My minister used to give what he called “The Big But” sermon. (No lie! It actually kinda made me feel better that even ministers recycle speeches.) The Big But sermon in its most basic format is this: whenever you say something positive followed by “but” and something negative, the person listening only hears the negative.

Example “Child 1 you showed great improvement in your math scores, but what is this low P.E. grade all about?” Child 1 hears “Dude, you suck at P.E.” At least I’m certain that is the phrase my kids say in their head since I’m known for overuse of the word dude around them (still workin’ on uppin’ my street cred!)

This example is actually one of the huge arguments I had with the former Mr. on a regular basis. In fact just this week, 4 years post divorce when he was telling me about the boys report cards from the last term, “Child 1 you went up in everything and had great scores, but your P.E. grade fell.” DUDE, I bit my tongue and nearly drew blood holding back the words I wanted to scream “CAN’T YOU JUST TELL HIM HE DID SOMETHING RIGHT WITHOUT POINTING OUT WHAT HE DID WRONG????”

I digress…happens to the best of us divorced folks!

Basically the point of my minister’s sermon and something I have tried to put into practice with the kids and in every other relationship in my life is this: Sometimes it just needs to be about the praise!

Not every incident needs to be a learning experience, not every flaw needs to be pointed out….sometimes it just needs to be about the praise!

“Wow, you did an awesome job on the picture!” – to a child

“You look amazing!” – to the person who has been working her ass off in my weights class for 6 months

“Thank you for all of the help today! The store ran so much better because of you!” – to the employee who often needs a lot of direction

I know that I do not always practice “the praise”…sometimes I get bogged down, irritated, annoyed and generally fed up with life, and my conversations are full of “big buts”. And other times life does need to be about the learning…

…But I try!

**Entries supplied**

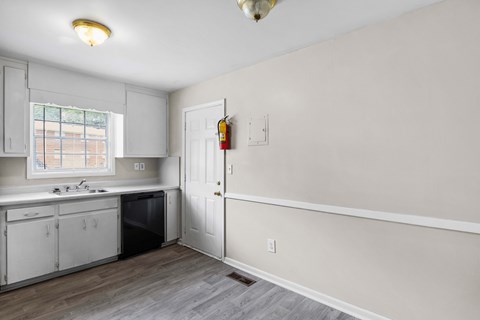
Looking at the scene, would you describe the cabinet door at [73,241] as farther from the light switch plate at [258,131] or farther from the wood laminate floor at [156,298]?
the light switch plate at [258,131]

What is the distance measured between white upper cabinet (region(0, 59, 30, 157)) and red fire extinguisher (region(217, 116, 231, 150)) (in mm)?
2293

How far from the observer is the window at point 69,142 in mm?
3316

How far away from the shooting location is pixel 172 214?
160 inches

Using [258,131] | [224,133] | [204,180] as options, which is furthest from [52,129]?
[258,131]

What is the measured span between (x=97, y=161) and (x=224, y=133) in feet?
7.07

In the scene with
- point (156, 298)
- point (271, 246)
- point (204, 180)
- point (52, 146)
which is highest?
point (52, 146)

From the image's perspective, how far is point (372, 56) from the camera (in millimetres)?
2158

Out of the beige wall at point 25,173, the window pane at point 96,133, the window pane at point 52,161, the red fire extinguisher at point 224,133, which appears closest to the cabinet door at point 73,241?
the beige wall at point 25,173

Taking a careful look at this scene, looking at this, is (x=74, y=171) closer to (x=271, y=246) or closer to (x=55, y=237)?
(x=55, y=237)

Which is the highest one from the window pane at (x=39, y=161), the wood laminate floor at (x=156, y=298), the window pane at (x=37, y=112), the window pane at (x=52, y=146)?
the window pane at (x=37, y=112)

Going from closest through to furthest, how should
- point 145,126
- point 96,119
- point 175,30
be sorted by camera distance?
1. point 175,30
2. point 96,119
3. point 145,126

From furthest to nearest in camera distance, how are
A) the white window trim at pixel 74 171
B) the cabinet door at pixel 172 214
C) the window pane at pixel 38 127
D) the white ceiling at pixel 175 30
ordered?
the cabinet door at pixel 172 214
the window pane at pixel 38 127
the white window trim at pixel 74 171
the white ceiling at pixel 175 30

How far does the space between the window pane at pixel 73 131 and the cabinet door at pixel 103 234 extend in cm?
125

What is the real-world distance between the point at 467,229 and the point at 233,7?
231cm
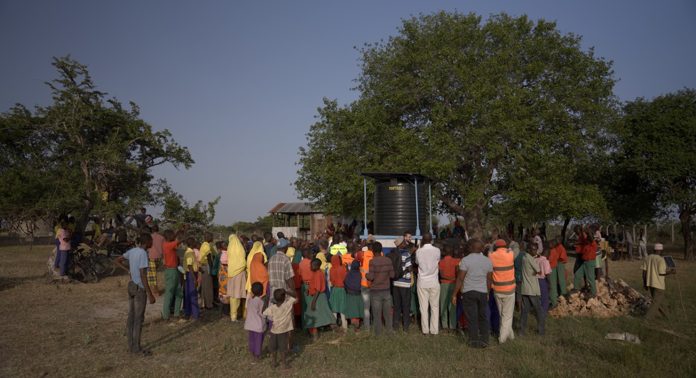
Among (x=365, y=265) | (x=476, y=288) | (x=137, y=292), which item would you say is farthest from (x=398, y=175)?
(x=137, y=292)

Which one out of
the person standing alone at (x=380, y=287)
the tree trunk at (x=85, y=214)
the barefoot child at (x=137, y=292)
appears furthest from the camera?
the tree trunk at (x=85, y=214)

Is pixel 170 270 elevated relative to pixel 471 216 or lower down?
lower down

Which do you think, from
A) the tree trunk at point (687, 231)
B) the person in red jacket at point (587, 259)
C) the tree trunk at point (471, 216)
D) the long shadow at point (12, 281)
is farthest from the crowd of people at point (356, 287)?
the tree trunk at point (687, 231)

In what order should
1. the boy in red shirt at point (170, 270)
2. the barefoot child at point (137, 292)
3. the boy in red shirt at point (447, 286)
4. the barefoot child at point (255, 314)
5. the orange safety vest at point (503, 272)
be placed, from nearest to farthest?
1. the barefoot child at point (255, 314)
2. the barefoot child at point (137, 292)
3. the orange safety vest at point (503, 272)
4. the boy in red shirt at point (447, 286)
5. the boy in red shirt at point (170, 270)

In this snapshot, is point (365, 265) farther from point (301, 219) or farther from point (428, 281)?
point (301, 219)

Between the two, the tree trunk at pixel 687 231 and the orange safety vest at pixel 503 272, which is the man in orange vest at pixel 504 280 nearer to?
the orange safety vest at pixel 503 272

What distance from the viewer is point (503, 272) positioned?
331 inches

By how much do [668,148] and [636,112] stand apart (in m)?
2.91

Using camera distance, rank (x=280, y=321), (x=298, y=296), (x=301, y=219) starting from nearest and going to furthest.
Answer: (x=280, y=321)
(x=298, y=296)
(x=301, y=219)

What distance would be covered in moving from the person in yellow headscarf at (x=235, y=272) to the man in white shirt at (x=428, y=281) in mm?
3459

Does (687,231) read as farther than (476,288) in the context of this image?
Yes

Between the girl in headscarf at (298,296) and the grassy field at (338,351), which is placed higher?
the girl in headscarf at (298,296)

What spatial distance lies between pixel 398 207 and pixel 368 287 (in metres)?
7.04

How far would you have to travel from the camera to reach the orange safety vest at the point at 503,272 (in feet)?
27.6
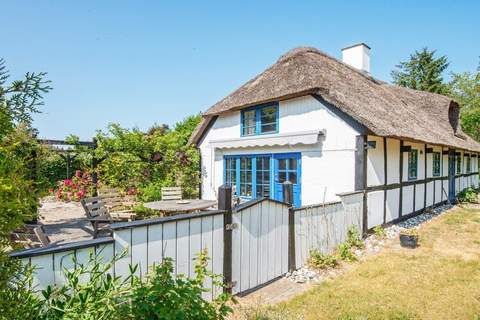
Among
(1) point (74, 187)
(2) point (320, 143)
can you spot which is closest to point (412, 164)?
(2) point (320, 143)

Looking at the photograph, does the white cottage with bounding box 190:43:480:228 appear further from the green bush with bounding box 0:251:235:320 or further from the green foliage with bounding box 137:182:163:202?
the green bush with bounding box 0:251:235:320

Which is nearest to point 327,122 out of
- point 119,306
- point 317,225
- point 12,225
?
point 317,225

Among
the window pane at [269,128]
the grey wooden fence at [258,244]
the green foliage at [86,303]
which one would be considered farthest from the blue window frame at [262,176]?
the green foliage at [86,303]

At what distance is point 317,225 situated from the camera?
21.1ft

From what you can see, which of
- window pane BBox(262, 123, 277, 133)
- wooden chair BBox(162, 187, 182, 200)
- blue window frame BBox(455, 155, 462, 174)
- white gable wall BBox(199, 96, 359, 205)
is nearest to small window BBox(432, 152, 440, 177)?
blue window frame BBox(455, 155, 462, 174)

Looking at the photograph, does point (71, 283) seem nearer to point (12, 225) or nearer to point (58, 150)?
point (12, 225)

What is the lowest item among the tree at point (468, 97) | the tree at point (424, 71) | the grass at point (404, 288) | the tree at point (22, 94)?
the grass at point (404, 288)

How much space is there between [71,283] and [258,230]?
325 centimetres

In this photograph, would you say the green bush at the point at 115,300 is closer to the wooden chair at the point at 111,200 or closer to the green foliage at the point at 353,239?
the green foliage at the point at 353,239

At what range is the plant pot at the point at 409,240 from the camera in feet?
24.7

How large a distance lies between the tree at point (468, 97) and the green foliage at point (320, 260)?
3402 cm

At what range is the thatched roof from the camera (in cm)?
878

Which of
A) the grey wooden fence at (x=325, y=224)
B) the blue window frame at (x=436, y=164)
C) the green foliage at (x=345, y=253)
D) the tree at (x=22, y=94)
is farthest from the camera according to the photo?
the blue window frame at (x=436, y=164)

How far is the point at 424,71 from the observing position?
128 ft
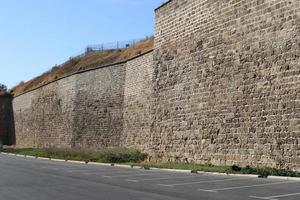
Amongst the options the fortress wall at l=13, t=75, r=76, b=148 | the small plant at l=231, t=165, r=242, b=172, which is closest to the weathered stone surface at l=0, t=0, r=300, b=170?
the small plant at l=231, t=165, r=242, b=172

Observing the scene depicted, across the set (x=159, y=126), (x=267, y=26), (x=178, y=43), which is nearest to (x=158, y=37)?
(x=178, y=43)

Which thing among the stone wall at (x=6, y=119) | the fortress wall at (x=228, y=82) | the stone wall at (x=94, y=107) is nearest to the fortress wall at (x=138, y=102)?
the stone wall at (x=94, y=107)

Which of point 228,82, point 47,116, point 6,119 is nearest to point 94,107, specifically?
point 47,116

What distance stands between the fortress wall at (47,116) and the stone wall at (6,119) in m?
5.03

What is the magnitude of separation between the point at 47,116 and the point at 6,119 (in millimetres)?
21362

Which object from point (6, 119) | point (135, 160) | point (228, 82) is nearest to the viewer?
point (228, 82)

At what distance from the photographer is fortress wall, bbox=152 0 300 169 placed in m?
18.8

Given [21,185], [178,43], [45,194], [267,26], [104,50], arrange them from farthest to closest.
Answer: [104,50] → [178,43] → [267,26] → [21,185] → [45,194]

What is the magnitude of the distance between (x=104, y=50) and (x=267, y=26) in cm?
4986

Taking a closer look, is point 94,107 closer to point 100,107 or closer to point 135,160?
point 100,107

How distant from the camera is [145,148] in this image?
31266 mm

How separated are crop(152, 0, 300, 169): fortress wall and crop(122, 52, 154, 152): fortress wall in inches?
102

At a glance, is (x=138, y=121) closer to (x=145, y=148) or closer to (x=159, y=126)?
(x=145, y=148)

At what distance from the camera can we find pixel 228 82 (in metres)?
22.2
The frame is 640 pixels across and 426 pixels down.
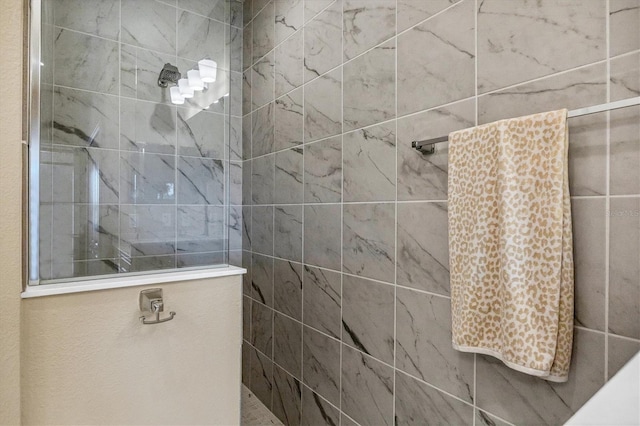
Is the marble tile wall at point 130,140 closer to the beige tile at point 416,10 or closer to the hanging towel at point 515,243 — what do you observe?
the beige tile at point 416,10

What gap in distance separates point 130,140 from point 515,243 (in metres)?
1.43

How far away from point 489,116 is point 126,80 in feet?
4.51

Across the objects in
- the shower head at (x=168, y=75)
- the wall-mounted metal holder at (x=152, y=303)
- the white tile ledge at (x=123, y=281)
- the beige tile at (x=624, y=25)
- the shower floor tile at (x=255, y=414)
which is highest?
the shower head at (x=168, y=75)

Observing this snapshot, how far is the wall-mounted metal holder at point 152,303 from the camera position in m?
1.27

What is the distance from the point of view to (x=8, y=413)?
102 cm

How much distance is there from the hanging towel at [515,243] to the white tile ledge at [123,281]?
0.95 meters

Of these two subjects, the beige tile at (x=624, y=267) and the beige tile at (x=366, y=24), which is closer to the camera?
the beige tile at (x=624, y=267)

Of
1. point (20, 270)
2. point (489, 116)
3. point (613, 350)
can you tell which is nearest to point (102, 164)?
point (20, 270)

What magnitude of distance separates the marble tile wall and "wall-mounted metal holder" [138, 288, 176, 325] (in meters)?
0.13

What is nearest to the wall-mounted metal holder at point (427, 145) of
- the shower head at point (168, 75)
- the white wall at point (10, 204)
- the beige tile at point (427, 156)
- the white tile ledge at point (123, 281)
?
the beige tile at point (427, 156)

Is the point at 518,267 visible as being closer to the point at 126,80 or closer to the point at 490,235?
A: the point at 490,235

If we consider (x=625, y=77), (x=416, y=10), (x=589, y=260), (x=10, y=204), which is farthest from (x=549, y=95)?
(x=10, y=204)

**Tasks and exercises**
A - Summarize the text about praise in two sentences.
B - Please identify each line of the records that holds the word "switch" and copy those lines.
The text about praise and the records are unrelated to each other.

**Solutions to the exercise**
A - The writer recalls a minister's "Big But" sermon, which holds that when something positive is followed by "but" and something negative, the listener hears only the negative. The writer tries to let some moments be only about praise, with the kids and in every other relationship, while admitting to not always managing it.

B -
Looking at the scene, would you describe the cabinet door at [73,241] as farther from the light switch plate at [258,131] or farther from the wood laminate floor at [156,298]?
the light switch plate at [258,131]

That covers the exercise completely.